Basically, if I know $x$, $\theta_1$, and $\theta_2$ in the image below, it is possible to determine $h_1$ and $d$, or do I also need to know $h_2$ first?
If the horizon is visible, then the calculation is easy:
We can write $\tan \theta_1 = \frac{h}{d}$ and $\tan \theta_2 = \frac{h}{d+x}$ from which we can conclude $d = \frac{x}{\frac{\tan \theta_1}{\tan \theta_2}-1}$ and $h = \frac{x\cdot \tan \theta_1 \tan \theta_2}{\tan \theta_1 - \tan \theta_2}$. But I'm stumped by the top case.
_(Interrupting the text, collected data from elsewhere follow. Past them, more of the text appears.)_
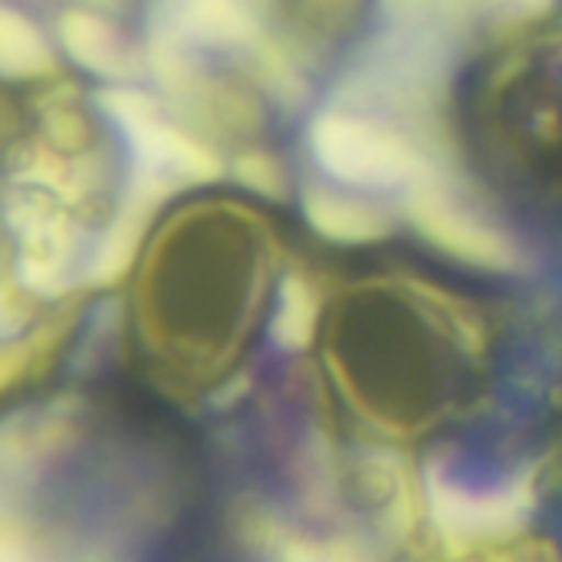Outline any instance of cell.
<instances>
[{
	"mask_svg": "<svg viewBox=\"0 0 562 562\" xmlns=\"http://www.w3.org/2000/svg\"><path fill=\"white\" fill-rule=\"evenodd\" d=\"M313 148H316L323 168L349 184L382 188V184L408 181L418 171L415 155L398 138H392L366 122H352V119H339V115H326L316 122Z\"/></svg>",
	"mask_w": 562,
	"mask_h": 562,
	"instance_id": "6da1fadb",
	"label": "cell"
},
{
	"mask_svg": "<svg viewBox=\"0 0 562 562\" xmlns=\"http://www.w3.org/2000/svg\"><path fill=\"white\" fill-rule=\"evenodd\" d=\"M527 510L520 494H471L448 481H431V514L451 537H487L510 530Z\"/></svg>",
	"mask_w": 562,
	"mask_h": 562,
	"instance_id": "7a4b0ae2",
	"label": "cell"
},
{
	"mask_svg": "<svg viewBox=\"0 0 562 562\" xmlns=\"http://www.w3.org/2000/svg\"><path fill=\"white\" fill-rule=\"evenodd\" d=\"M412 217L438 247H445L448 254H454L461 260H471L481 267H507L510 263V247L494 231L481 227L477 221L454 211L441 198H418L412 204Z\"/></svg>",
	"mask_w": 562,
	"mask_h": 562,
	"instance_id": "3957f363",
	"label": "cell"
},
{
	"mask_svg": "<svg viewBox=\"0 0 562 562\" xmlns=\"http://www.w3.org/2000/svg\"><path fill=\"white\" fill-rule=\"evenodd\" d=\"M306 217L319 234L333 240H346V244L372 240L382 231V221L372 207L342 194H329V191H313L306 198Z\"/></svg>",
	"mask_w": 562,
	"mask_h": 562,
	"instance_id": "277c9868",
	"label": "cell"
},
{
	"mask_svg": "<svg viewBox=\"0 0 562 562\" xmlns=\"http://www.w3.org/2000/svg\"><path fill=\"white\" fill-rule=\"evenodd\" d=\"M316 326V300L310 293V286L296 277H290L283 283V296H280V310L273 319V339L286 349H300L310 342Z\"/></svg>",
	"mask_w": 562,
	"mask_h": 562,
	"instance_id": "5b68a950",
	"label": "cell"
},
{
	"mask_svg": "<svg viewBox=\"0 0 562 562\" xmlns=\"http://www.w3.org/2000/svg\"><path fill=\"white\" fill-rule=\"evenodd\" d=\"M66 43L76 49V56H82L86 63H92L99 69H109L112 59H115L109 33L99 23H89L86 16H72L66 23Z\"/></svg>",
	"mask_w": 562,
	"mask_h": 562,
	"instance_id": "8992f818",
	"label": "cell"
},
{
	"mask_svg": "<svg viewBox=\"0 0 562 562\" xmlns=\"http://www.w3.org/2000/svg\"><path fill=\"white\" fill-rule=\"evenodd\" d=\"M290 562H362L356 553L333 550V547H293Z\"/></svg>",
	"mask_w": 562,
	"mask_h": 562,
	"instance_id": "52a82bcc",
	"label": "cell"
}]
</instances>
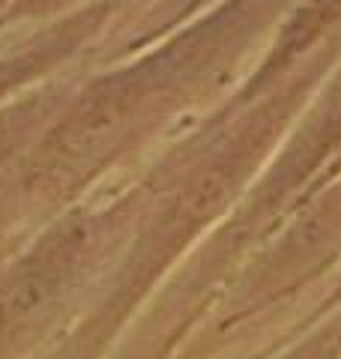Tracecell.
Wrapping results in <instances>:
<instances>
[{
  "mask_svg": "<svg viewBox=\"0 0 341 359\" xmlns=\"http://www.w3.org/2000/svg\"><path fill=\"white\" fill-rule=\"evenodd\" d=\"M0 4H4V0H0Z\"/></svg>",
  "mask_w": 341,
  "mask_h": 359,
  "instance_id": "obj_1",
  "label": "cell"
}]
</instances>
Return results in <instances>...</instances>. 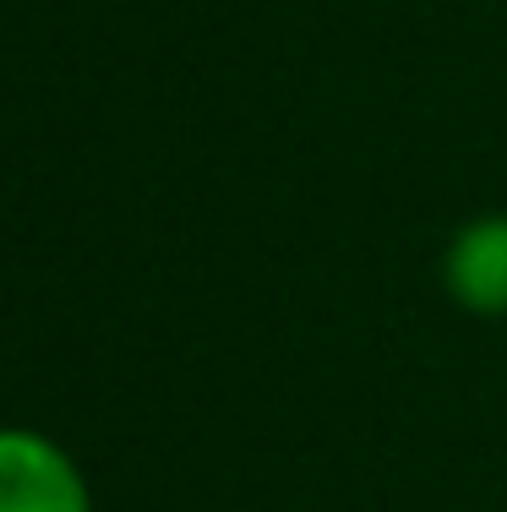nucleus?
<instances>
[{"label":"nucleus","mask_w":507,"mask_h":512,"mask_svg":"<svg viewBox=\"0 0 507 512\" xmlns=\"http://www.w3.org/2000/svg\"><path fill=\"white\" fill-rule=\"evenodd\" d=\"M0 512H93V496L50 436L0 431Z\"/></svg>","instance_id":"1"},{"label":"nucleus","mask_w":507,"mask_h":512,"mask_svg":"<svg viewBox=\"0 0 507 512\" xmlns=\"http://www.w3.org/2000/svg\"><path fill=\"white\" fill-rule=\"evenodd\" d=\"M448 295L475 316H507V213L480 218L448 246Z\"/></svg>","instance_id":"2"}]
</instances>
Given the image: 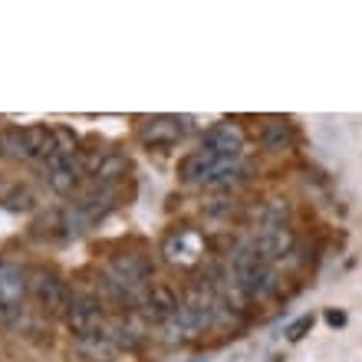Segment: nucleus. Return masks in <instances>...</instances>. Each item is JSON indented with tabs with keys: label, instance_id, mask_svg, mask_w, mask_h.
Wrapping results in <instances>:
<instances>
[{
	"label": "nucleus",
	"instance_id": "nucleus-14",
	"mask_svg": "<svg viewBox=\"0 0 362 362\" xmlns=\"http://www.w3.org/2000/svg\"><path fill=\"white\" fill-rule=\"evenodd\" d=\"M53 139H57V152L76 158L79 155V135L69 129V125H53Z\"/></svg>",
	"mask_w": 362,
	"mask_h": 362
},
{
	"label": "nucleus",
	"instance_id": "nucleus-13",
	"mask_svg": "<svg viewBox=\"0 0 362 362\" xmlns=\"http://www.w3.org/2000/svg\"><path fill=\"white\" fill-rule=\"evenodd\" d=\"M293 145V129L284 119H267L264 122V148L270 152H286Z\"/></svg>",
	"mask_w": 362,
	"mask_h": 362
},
{
	"label": "nucleus",
	"instance_id": "nucleus-7",
	"mask_svg": "<svg viewBox=\"0 0 362 362\" xmlns=\"http://www.w3.org/2000/svg\"><path fill=\"white\" fill-rule=\"evenodd\" d=\"M181 306V296L175 286L168 284H152L148 286V293L142 300V313L152 320V323H168L175 313H178Z\"/></svg>",
	"mask_w": 362,
	"mask_h": 362
},
{
	"label": "nucleus",
	"instance_id": "nucleus-9",
	"mask_svg": "<svg viewBox=\"0 0 362 362\" xmlns=\"http://www.w3.org/2000/svg\"><path fill=\"white\" fill-rule=\"evenodd\" d=\"M23 296H27V274L17 264L0 260V306H23Z\"/></svg>",
	"mask_w": 362,
	"mask_h": 362
},
{
	"label": "nucleus",
	"instance_id": "nucleus-6",
	"mask_svg": "<svg viewBox=\"0 0 362 362\" xmlns=\"http://www.w3.org/2000/svg\"><path fill=\"white\" fill-rule=\"evenodd\" d=\"M43 178H47L49 191H57V194H73V191H76V185H79L76 158L53 152L47 162H43Z\"/></svg>",
	"mask_w": 362,
	"mask_h": 362
},
{
	"label": "nucleus",
	"instance_id": "nucleus-4",
	"mask_svg": "<svg viewBox=\"0 0 362 362\" xmlns=\"http://www.w3.org/2000/svg\"><path fill=\"white\" fill-rule=\"evenodd\" d=\"M185 132H188V119H178V115H152L139 125V139L145 145H155V148L175 145Z\"/></svg>",
	"mask_w": 362,
	"mask_h": 362
},
{
	"label": "nucleus",
	"instance_id": "nucleus-5",
	"mask_svg": "<svg viewBox=\"0 0 362 362\" xmlns=\"http://www.w3.org/2000/svg\"><path fill=\"white\" fill-rule=\"evenodd\" d=\"M250 240V247H254V254H257L264 264H274V260L286 257L290 254V247H293V234H290V228L286 224H276V228H260Z\"/></svg>",
	"mask_w": 362,
	"mask_h": 362
},
{
	"label": "nucleus",
	"instance_id": "nucleus-10",
	"mask_svg": "<svg viewBox=\"0 0 362 362\" xmlns=\"http://www.w3.org/2000/svg\"><path fill=\"white\" fill-rule=\"evenodd\" d=\"M53 152H57L53 129H47V125H27V129H23V158H40V162H47Z\"/></svg>",
	"mask_w": 362,
	"mask_h": 362
},
{
	"label": "nucleus",
	"instance_id": "nucleus-17",
	"mask_svg": "<svg viewBox=\"0 0 362 362\" xmlns=\"http://www.w3.org/2000/svg\"><path fill=\"white\" fill-rule=\"evenodd\" d=\"M310 326H313V316H300V320H296L293 326H290V329H286V336H290V339H303L306 336V329H310Z\"/></svg>",
	"mask_w": 362,
	"mask_h": 362
},
{
	"label": "nucleus",
	"instance_id": "nucleus-3",
	"mask_svg": "<svg viewBox=\"0 0 362 362\" xmlns=\"http://www.w3.org/2000/svg\"><path fill=\"white\" fill-rule=\"evenodd\" d=\"M30 290H33V296L40 300V306L43 310H49V313H63L69 303V286L66 280L59 274H53V270H33V280H30Z\"/></svg>",
	"mask_w": 362,
	"mask_h": 362
},
{
	"label": "nucleus",
	"instance_id": "nucleus-1",
	"mask_svg": "<svg viewBox=\"0 0 362 362\" xmlns=\"http://www.w3.org/2000/svg\"><path fill=\"white\" fill-rule=\"evenodd\" d=\"M63 320H66L69 333L76 336V339L93 333V329L103 326V300H95L93 293H73L66 310H63Z\"/></svg>",
	"mask_w": 362,
	"mask_h": 362
},
{
	"label": "nucleus",
	"instance_id": "nucleus-2",
	"mask_svg": "<svg viewBox=\"0 0 362 362\" xmlns=\"http://www.w3.org/2000/svg\"><path fill=\"white\" fill-rule=\"evenodd\" d=\"M244 145H247V135H244L240 125L218 122L204 132V139H201V152L214 155V158H240Z\"/></svg>",
	"mask_w": 362,
	"mask_h": 362
},
{
	"label": "nucleus",
	"instance_id": "nucleus-15",
	"mask_svg": "<svg viewBox=\"0 0 362 362\" xmlns=\"http://www.w3.org/2000/svg\"><path fill=\"white\" fill-rule=\"evenodd\" d=\"M4 208L7 211H30L33 208V191L30 188H13L7 198H4Z\"/></svg>",
	"mask_w": 362,
	"mask_h": 362
},
{
	"label": "nucleus",
	"instance_id": "nucleus-16",
	"mask_svg": "<svg viewBox=\"0 0 362 362\" xmlns=\"http://www.w3.org/2000/svg\"><path fill=\"white\" fill-rule=\"evenodd\" d=\"M0 152H7L10 158H23V129H17V125L7 129V132H4V148H0Z\"/></svg>",
	"mask_w": 362,
	"mask_h": 362
},
{
	"label": "nucleus",
	"instance_id": "nucleus-8",
	"mask_svg": "<svg viewBox=\"0 0 362 362\" xmlns=\"http://www.w3.org/2000/svg\"><path fill=\"white\" fill-rule=\"evenodd\" d=\"M240 286V293H244V300H267V296L276 293V270L270 267V264H260V267L247 270V274L234 276Z\"/></svg>",
	"mask_w": 362,
	"mask_h": 362
},
{
	"label": "nucleus",
	"instance_id": "nucleus-18",
	"mask_svg": "<svg viewBox=\"0 0 362 362\" xmlns=\"http://www.w3.org/2000/svg\"><path fill=\"white\" fill-rule=\"evenodd\" d=\"M326 323H329V326H346V313H339V310H329V313H326Z\"/></svg>",
	"mask_w": 362,
	"mask_h": 362
},
{
	"label": "nucleus",
	"instance_id": "nucleus-19",
	"mask_svg": "<svg viewBox=\"0 0 362 362\" xmlns=\"http://www.w3.org/2000/svg\"><path fill=\"white\" fill-rule=\"evenodd\" d=\"M0 148H4V132H0Z\"/></svg>",
	"mask_w": 362,
	"mask_h": 362
},
{
	"label": "nucleus",
	"instance_id": "nucleus-12",
	"mask_svg": "<svg viewBox=\"0 0 362 362\" xmlns=\"http://www.w3.org/2000/svg\"><path fill=\"white\" fill-rule=\"evenodd\" d=\"M125 168H129V162H125L122 152H105L103 162H99V168L93 172V181H95V185H103V188H109L112 181L122 178Z\"/></svg>",
	"mask_w": 362,
	"mask_h": 362
},
{
	"label": "nucleus",
	"instance_id": "nucleus-11",
	"mask_svg": "<svg viewBox=\"0 0 362 362\" xmlns=\"http://www.w3.org/2000/svg\"><path fill=\"white\" fill-rule=\"evenodd\" d=\"M76 346H79V353H86L89 359H95V362H105L115 349H119L112 333H109L105 326H99V329H93V333H86V336H79Z\"/></svg>",
	"mask_w": 362,
	"mask_h": 362
}]
</instances>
In the "obstructed" case, we can construct an alternative figure with values of $\theta_1$, $\theta_2$, and $x$ the same as in your first figure, but different values of $h_1$ and $h_2.$ (Just move the "obstruction" point up and to the left so that the two sides of angle $\theta_1$ are unchanged, but the lower side of angle $\theta_2$ is rotated upward; then the upper side of angle $\theta_2$ also is rotated upward, resulting in an intersection point that is higher.)
So you cannot determine $h_1$ from just $\theta_1$, $\theta_2$, and $x$.
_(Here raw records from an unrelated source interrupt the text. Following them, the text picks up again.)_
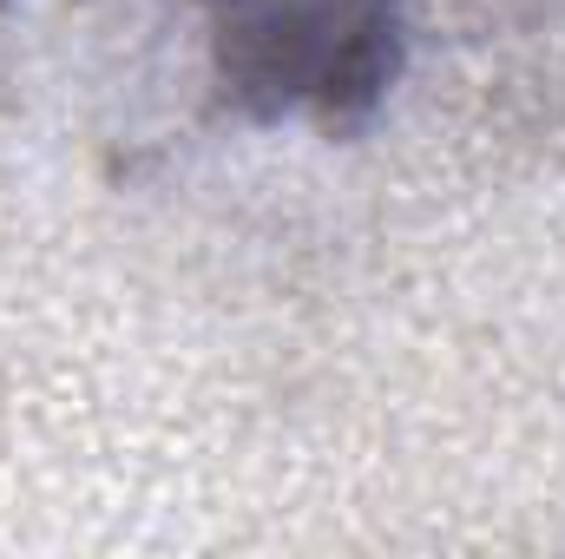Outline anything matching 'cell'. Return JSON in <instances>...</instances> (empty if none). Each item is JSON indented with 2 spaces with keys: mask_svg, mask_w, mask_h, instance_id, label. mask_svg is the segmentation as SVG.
I'll use <instances>...</instances> for the list:
<instances>
[{
  "mask_svg": "<svg viewBox=\"0 0 565 559\" xmlns=\"http://www.w3.org/2000/svg\"><path fill=\"white\" fill-rule=\"evenodd\" d=\"M204 46L237 119L349 139L402 80V0H204Z\"/></svg>",
  "mask_w": 565,
  "mask_h": 559,
  "instance_id": "6da1fadb",
  "label": "cell"
}]
</instances>
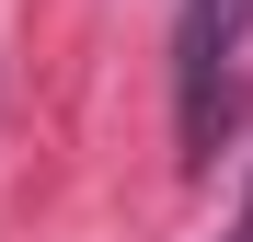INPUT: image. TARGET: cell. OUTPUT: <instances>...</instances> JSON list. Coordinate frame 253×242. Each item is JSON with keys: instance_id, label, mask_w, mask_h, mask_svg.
<instances>
[{"instance_id": "obj_2", "label": "cell", "mask_w": 253, "mask_h": 242, "mask_svg": "<svg viewBox=\"0 0 253 242\" xmlns=\"http://www.w3.org/2000/svg\"><path fill=\"white\" fill-rule=\"evenodd\" d=\"M219 242H253V185H242V219H230V231H219Z\"/></svg>"}, {"instance_id": "obj_1", "label": "cell", "mask_w": 253, "mask_h": 242, "mask_svg": "<svg viewBox=\"0 0 253 242\" xmlns=\"http://www.w3.org/2000/svg\"><path fill=\"white\" fill-rule=\"evenodd\" d=\"M253 104V0H184L173 23V127L184 161H219V139Z\"/></svg>"}]
</instances>
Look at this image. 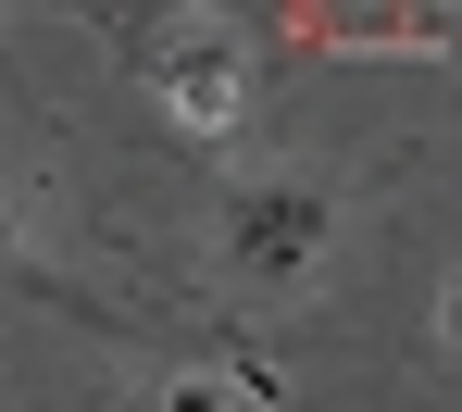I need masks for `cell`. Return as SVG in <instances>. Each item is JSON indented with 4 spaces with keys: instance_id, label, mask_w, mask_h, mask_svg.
<instances>
[{
    "instance_id": "1",
    "label": "cell",
    "mask_w": 462,
    "mask_h": 412,
    "mask_svg": "<svg viewBox=\"0 0 462 412\" xmlns=\"http://www.w3.org/2000/svg\"><path fill=\"white\" fill-rule=\"evenodd\" d=\"M125 63L151 76L162 125H175L188 151H226V138H237V87H250V50H237V38H188V50H162V38H125Z\"/></svg>"
},
{
    "instance_id": "2",
    "label": "cell",
    "mask_w": 462,
    "mask_h": 412,
    "mask_svg": "<svg viewBox=\"0 0 462 412\" xmlns=\"http://www.w3.org/2000/svg\"><path fill=\"white\" fill-rule=\"evenodd\" d=\"M226 238H237V275L250 288H300L312 262H325V238H337V200L325 188H237V213H226Z\"/></svg>"
},
{
    "instance_id": "3",
    "label": "cell",
    "mask_w": 462,
    "mask_h": 412,
    "mask_svg": "<svg viewBox=\"0 0 462 412\" xmlns=\"http://www.w3.org/2000/svg\"><path fill=\"white\" fill-rule=\"evenodd\" d=\"M226 400H250V412H288V362L275 350H226V375H213Z\"/></svg>"
},
{
    "instance_id": "4",
    "label": "cell",
    "mask_w": 462,
    "mask_h": 412,
    "mask_svg": "<svg viewBox=\"0 0 462 412\" xmlns=\"http://www.w3.org/2000/svg\"><path fill=\"white\" fill-rule=\"evenodd\" d=\"M162 412H237V400L213 388V375H175V388H162Z\"/></svg>"
},
{
    "instance_id": "5",
    "label": "cell",
    "mask_w": 462,
    "mask_h": 412,
    "mask_svg": "<svg viewBox=\"0 0 462 412\" xmlns=\"http://www.w3.org/2000/svg\"><path fill=\"white\" fill-rule=\"evenodd\" d=\"M0 288H25V250H13V225H0Z\"/></svg>"
}]
</instances>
But if you have a line of sight between the two viewpoints, don't measure the angles subtended by the tops of the segments $h_1$ and $h_2,$ measure the angle subtended by the top of $h_1$ and the other viewpoint. Then you have one side and two adjacent angles of a triangle and you can determine all three sides of the triangle, and you can then use trigonometry to compute $h_1$ from the known angles and distances.